Request —
Copy, word for word, only the lines of the data from the line containing "At what distance is" through the line containing "the green foliage at (264,202), the", including both of those lines.

Provided information —
══════════
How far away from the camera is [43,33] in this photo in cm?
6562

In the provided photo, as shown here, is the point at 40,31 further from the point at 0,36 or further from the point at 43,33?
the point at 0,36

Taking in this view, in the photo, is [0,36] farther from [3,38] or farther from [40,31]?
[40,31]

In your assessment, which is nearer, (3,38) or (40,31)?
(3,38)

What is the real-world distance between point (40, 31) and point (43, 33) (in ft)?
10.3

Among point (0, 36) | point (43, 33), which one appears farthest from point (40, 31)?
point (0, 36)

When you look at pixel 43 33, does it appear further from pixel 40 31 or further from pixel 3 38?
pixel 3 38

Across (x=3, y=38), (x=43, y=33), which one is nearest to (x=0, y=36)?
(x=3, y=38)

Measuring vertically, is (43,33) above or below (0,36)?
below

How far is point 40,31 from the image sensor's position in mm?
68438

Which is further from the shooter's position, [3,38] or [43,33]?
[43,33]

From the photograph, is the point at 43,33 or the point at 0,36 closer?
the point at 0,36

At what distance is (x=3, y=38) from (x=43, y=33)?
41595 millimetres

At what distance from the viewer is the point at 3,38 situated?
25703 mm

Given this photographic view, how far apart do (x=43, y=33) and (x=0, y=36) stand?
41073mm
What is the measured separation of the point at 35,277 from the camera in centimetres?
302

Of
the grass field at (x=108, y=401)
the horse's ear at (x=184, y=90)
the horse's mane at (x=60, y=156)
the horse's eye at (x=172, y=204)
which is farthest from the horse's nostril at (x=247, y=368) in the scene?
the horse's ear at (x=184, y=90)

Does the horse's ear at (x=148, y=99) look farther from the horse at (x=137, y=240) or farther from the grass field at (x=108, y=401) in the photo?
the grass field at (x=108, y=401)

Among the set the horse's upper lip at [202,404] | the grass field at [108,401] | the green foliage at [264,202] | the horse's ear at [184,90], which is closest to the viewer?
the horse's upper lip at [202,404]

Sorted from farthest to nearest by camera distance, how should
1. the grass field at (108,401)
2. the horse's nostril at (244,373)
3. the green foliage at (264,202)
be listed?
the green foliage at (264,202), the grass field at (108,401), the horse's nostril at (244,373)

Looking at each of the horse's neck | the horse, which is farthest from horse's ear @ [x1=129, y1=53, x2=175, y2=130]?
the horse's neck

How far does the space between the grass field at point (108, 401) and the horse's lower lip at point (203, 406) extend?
══════════
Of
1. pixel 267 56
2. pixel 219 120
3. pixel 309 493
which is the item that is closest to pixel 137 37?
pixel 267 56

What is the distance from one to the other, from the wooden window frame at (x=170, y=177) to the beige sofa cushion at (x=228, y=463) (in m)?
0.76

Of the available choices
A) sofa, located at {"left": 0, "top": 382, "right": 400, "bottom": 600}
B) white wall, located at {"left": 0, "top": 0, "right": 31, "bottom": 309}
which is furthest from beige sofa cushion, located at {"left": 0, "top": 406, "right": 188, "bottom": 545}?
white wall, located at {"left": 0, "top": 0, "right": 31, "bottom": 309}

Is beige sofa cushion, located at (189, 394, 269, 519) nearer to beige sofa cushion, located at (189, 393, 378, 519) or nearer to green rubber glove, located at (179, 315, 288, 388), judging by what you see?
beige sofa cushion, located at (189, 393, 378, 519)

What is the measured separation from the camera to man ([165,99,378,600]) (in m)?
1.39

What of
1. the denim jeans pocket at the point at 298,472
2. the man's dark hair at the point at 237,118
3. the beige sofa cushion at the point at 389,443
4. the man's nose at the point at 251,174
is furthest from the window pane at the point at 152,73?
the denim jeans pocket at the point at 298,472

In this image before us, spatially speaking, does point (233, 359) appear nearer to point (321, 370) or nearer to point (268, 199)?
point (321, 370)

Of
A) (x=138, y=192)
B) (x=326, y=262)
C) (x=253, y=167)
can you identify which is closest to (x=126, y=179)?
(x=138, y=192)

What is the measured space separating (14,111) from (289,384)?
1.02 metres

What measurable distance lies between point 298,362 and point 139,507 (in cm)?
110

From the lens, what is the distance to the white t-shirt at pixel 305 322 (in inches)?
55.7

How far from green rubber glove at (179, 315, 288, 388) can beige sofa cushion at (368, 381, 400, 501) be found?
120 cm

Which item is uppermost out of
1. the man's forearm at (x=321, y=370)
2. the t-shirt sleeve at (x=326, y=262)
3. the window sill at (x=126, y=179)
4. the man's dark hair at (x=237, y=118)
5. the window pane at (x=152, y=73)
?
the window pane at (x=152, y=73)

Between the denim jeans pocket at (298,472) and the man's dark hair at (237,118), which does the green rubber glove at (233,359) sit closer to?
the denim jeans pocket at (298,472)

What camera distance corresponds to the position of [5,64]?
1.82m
══════════
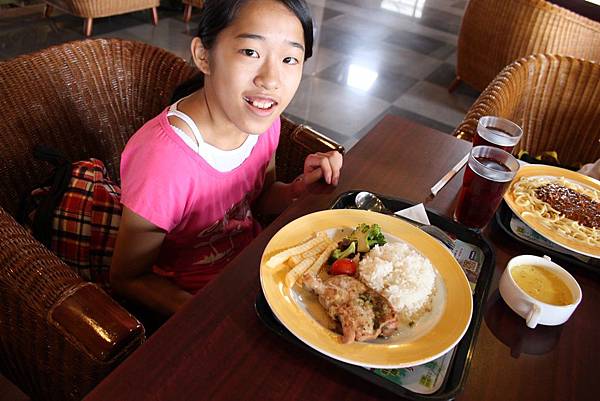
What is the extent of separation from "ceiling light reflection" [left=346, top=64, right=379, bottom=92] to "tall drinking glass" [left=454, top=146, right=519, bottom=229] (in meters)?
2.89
══════════
Answer to this problem —
At what distance is (x=3, y=38) from (x=43, y=33)?
41595 millimetres

At what distance from the viewer is the point at 3,38 situated?
25703 mm

Given this photographic view, how far apart do (x=43, y=33) and (x=0, y=36) stand?
41073mm
What is the measured separation of the point at 35,277 from the camera in centimetres?
302

Of
the grass field at (x=108, y=401)
the horse's ear at (x=184, y=90)
the horse's mane at (x=60, y=156)
the horse's eye at (x=172, y=204)
which is farthest from the horse's nostril at (x=247, y=368) in the scene?
the horse's ear at (x=184, y=90)

Does the horse's ear at (x=148, y=99) look farther from the horse at (x=137, y=240) or farther from the grass field at (x=108, y=401) in the photo?
the grass field at (x=108, y=401)

Among the set the horse's upper lip at [202,404] | the grass field at [108,401] | the green foliage at [264,202] | the horse's ear at [184,90], which is closest to the viewer?
the horse's upper lip at [202,404]

Sorted from farthest to nearest by camera distance, how should
1. the grass field at (108,401)
2. the horse's nostril at (244,373)
3. the green foliage at (264,202)
be listed?
the green foliage at (264,202), the grass field at (108,401), the horse's nostril at (244,373)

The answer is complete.